**Stated goal**
Translate this sentence from the CalcZAF forum excerpt below into Spanish: "These secondary fluorescence effects from beta lines are trivial in almost all instances and the warnings can be ignored."

**Excerpted passage**
*****

Here's the sexy new histogram and concentration vs error plots in CalcZAF (see attached because we're moving to our own image server and I can't stand to use TinyPic any longer!).

[John Donovan]

I added the spectrometer position equations as graphics to the latest version of CalcZAF:

[Probeman]

Here is the calculate temperature rise dialog in CalcZAF (see Run menu). It is based on electron dose and thermal conductivity.



You can download the latest CalcZAF here:

http://www.probesoftware.com/Technical.html

john

[John Donovan]

All,
Because correction of fluorescence by (and for) beta emission lines is now the default in CalcZAF (and Probe for EPMA), some people with older versions of CalcZAF or Probe for EPMA have reported getting warnings that some absorption edges are missing from the absorption edge table (XEDGE.DAT).

These tables were updated around the time that I implemented this more rigorous fluorescence correction, but the CalcZAF.msi installer update from the Help menu *does not* overwrite these existing .DAT files.  Why? Because some people have edited these .DAT files manually and don't want them updated...

If you are seeing such warnings in the CalcZAF or Probe for EPMA log window such as these:

WARNING in ZAFFlu2- K  l3 absorption edge is zero
WARNING in ZAFFlu2- Mn l2 absorption edge is zero
WARNING in ZAFFlu2- Ag m3 absorption edge is zero
WARNING in ZAFFlu2- Cd m3 absorption edge is zero
WARNING in ZAFFlu2- Cd m5 absorption edge is zero
WARNING in ZAFFlu2- Cs m3 absorption edge is zero
WARNING in ZAFFlu2- Mo m3 absorption edge is zero
WARNING in ZAFFlu2- Pd m3 absorption edge is zero
WARNING in ZAFFlu2- Rh m3 absorption edge is zero
WARNING in ZAFFlu2- Ru m3 absorption edge is zero
WARNING in ZAFFlu2- Sn m3 absorption edge is zero


first of all, don't panic. These secondary fluorescence effects from beta lines are trivial in almost all instances and the warnings can be ignored.  Second, if you want you can download the .DAT files attached below and overwrite your existing .DAT files that are in the

C:\ProgramData\Probe Software\Probe for EPMA

folder for Win 7 and later, or the

C:\Documents and Settings\All Users\Application Data\Probe Software\Probe for EPMA

folder for XP and older.  Please note that by default Microsoft makes these folders invisible for some silly reason- so you'll have to go into the folder options tab and make them visible (yet the application folder which is not writable, is visible!).

*****

**Data shown**
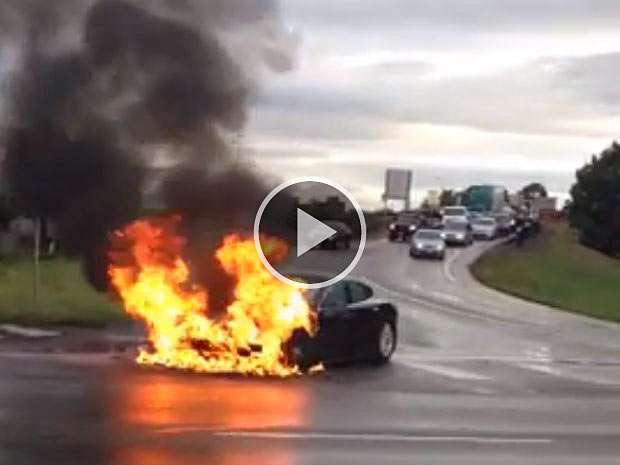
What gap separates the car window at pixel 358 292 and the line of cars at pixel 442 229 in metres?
34.2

*****

**Exercise output**
Estos efectos de fluorescencia secundaria de las líneas beta son triviales en casi todos los casos y las advertencias pueden ignorarse.